'SURİYE VE TÜRKİYE ARASINDA DOĞRUDAN ÇATIŞMA RİSKİ ARTMIŞ OLUR'
Kürt güçlerinin Türk Silahlı Kuvvetleri’nin (TSK) sürdürdüğü Zeytin Dalı Harekatı’na karşı koyma gücünde olmadıkları için konuyla ilgilerinin ortada olduğunu söyleyen Kosaçev, “Şam için bu (ordu birliklerinin Afrin’e girmesi), kontrolünün altındaki alanı genişletmek anlamına geliyor. Ancak böyle bir durumda elbette ki Suriye ve Türkiye arasında doğrudan çatıma riski de artmış olur, bu da şimdiki durumla örtüşen bir şey değil” ifadelerini kullandı.

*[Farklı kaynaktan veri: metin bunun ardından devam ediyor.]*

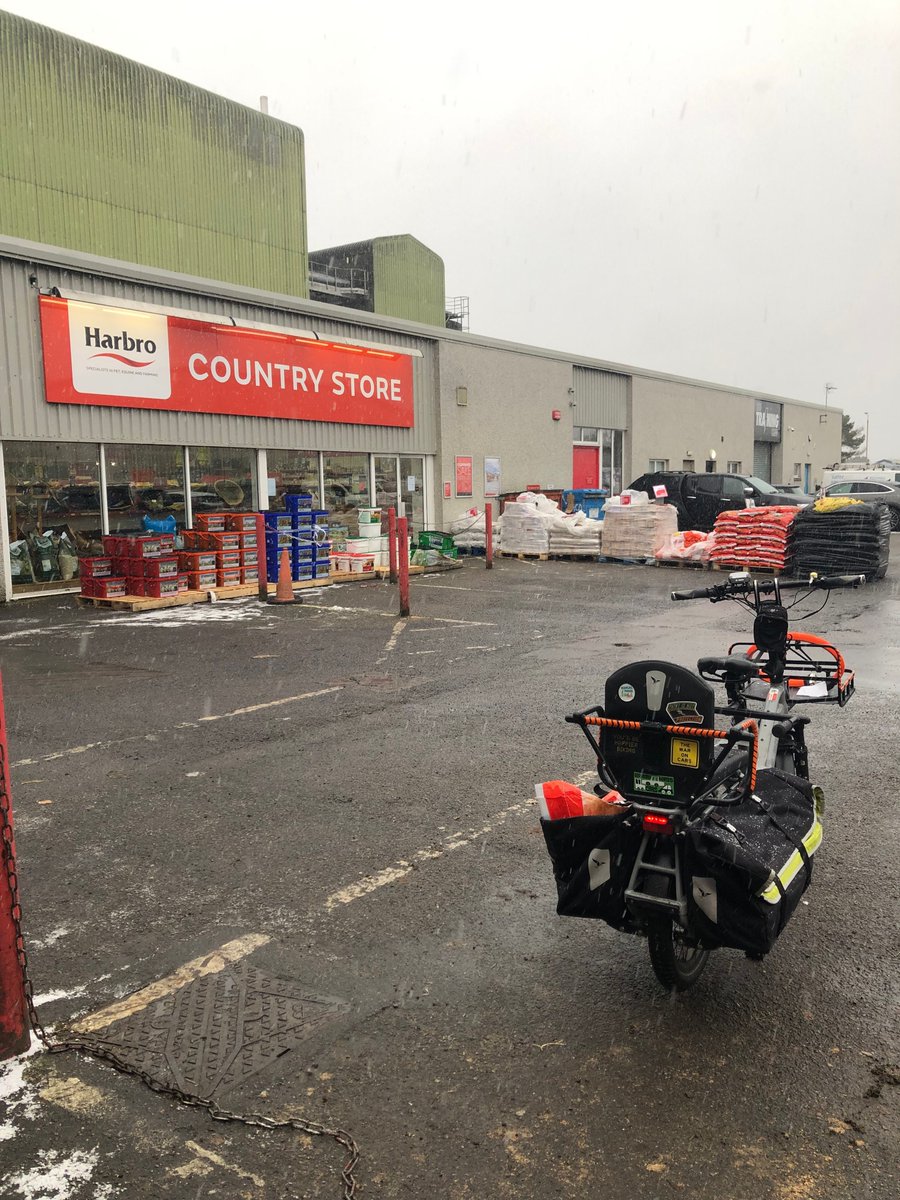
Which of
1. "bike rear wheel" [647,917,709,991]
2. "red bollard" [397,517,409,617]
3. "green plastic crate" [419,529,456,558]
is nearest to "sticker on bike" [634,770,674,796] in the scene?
"bike rear wheel" [647,917,709,991]

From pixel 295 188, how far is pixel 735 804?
1374 inches

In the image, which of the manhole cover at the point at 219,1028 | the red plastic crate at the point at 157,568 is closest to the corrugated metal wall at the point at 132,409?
the red plastic crate at the point at 157,568

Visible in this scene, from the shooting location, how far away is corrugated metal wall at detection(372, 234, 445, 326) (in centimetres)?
4306

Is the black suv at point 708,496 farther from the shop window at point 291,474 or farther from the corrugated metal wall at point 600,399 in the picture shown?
the shop window at point 291,474

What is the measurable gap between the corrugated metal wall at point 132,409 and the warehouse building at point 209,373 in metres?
0.04

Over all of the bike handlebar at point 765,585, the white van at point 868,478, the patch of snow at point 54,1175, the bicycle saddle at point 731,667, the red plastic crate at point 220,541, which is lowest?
the patch of snow at point 54,1175

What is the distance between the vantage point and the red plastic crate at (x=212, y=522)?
1577 centimetres

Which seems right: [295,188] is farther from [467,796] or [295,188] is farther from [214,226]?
[467,796]

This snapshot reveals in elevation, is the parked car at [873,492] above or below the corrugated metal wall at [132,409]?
below

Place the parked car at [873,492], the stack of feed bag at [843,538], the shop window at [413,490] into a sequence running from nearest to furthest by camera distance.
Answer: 1. the stack of feed bag at [843,538]
2. the shop window at [413,490]
3. the parked car at [873,492]

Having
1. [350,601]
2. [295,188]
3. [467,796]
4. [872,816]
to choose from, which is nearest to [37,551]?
[350,601]

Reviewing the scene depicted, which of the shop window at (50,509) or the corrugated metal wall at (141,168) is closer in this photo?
the shop window at (50,509)

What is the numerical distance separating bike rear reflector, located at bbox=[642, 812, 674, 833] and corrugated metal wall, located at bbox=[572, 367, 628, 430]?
2600 cm

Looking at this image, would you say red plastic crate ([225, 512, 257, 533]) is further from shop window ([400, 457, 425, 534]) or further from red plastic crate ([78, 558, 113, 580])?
shop window ([400, 457, 425, 534])
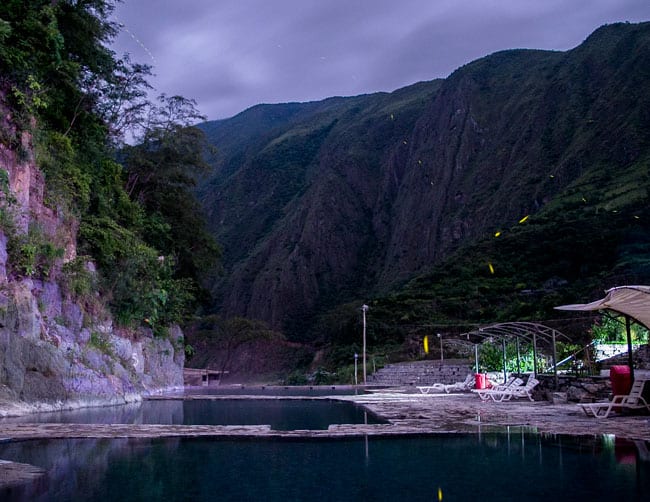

'BÖLGEYİ BİRİLERİNİN YÜZDE 100 KONTROL ETTİĞİNİ DÜŞÜNMEK DOĞRU DEĞİL'
Rusya’nın bu nedenle başlıca tüm aktörlerin çıkarlarını aynı payda altında toplamak için çaba harcadığını söyleyen Kosaçev, “Gelişmelerle ilgili tek bir senaryoyu garantilemek mümkün olmayabilir. Her hâlükârda amacımız, şiddetin tırmanmasının önüne geçmek ve tarafların dikkatlerini birbirilerinin üzerine değil, terörle mücadeleye çekmek. Bu maalesef her zaman başarılamıyor” ifadelerini kullandı ve şöyle devam etti: “Ancak bu, uzlaştırıcı faaliyetlerimizin kapatılması ya da etkisiz kabul edilmesi anlamına gelmez, aksine, Rusya, bir istikrar faktörü olarak farklı çıkarları dahi bulunan ülkelerin güvendiği az sayıdaki devletlerden biri ve son yıllarda bölgedeki en etkili gücü.”
Daha önce Lübnan merkezli Mayadin televizyonu, Kürt güçleriyle Şam’ın Suriye ordusunun Afrin’e girmesi konusunda anlaşmaya vardığını iddia etmiş, haberde anlaşmanın Afrin’in korunması ve TSK ile beraberindeki güçlerin saldırılarına karşı koyulması amacıyla yapıldığı ileri sürülmüştü.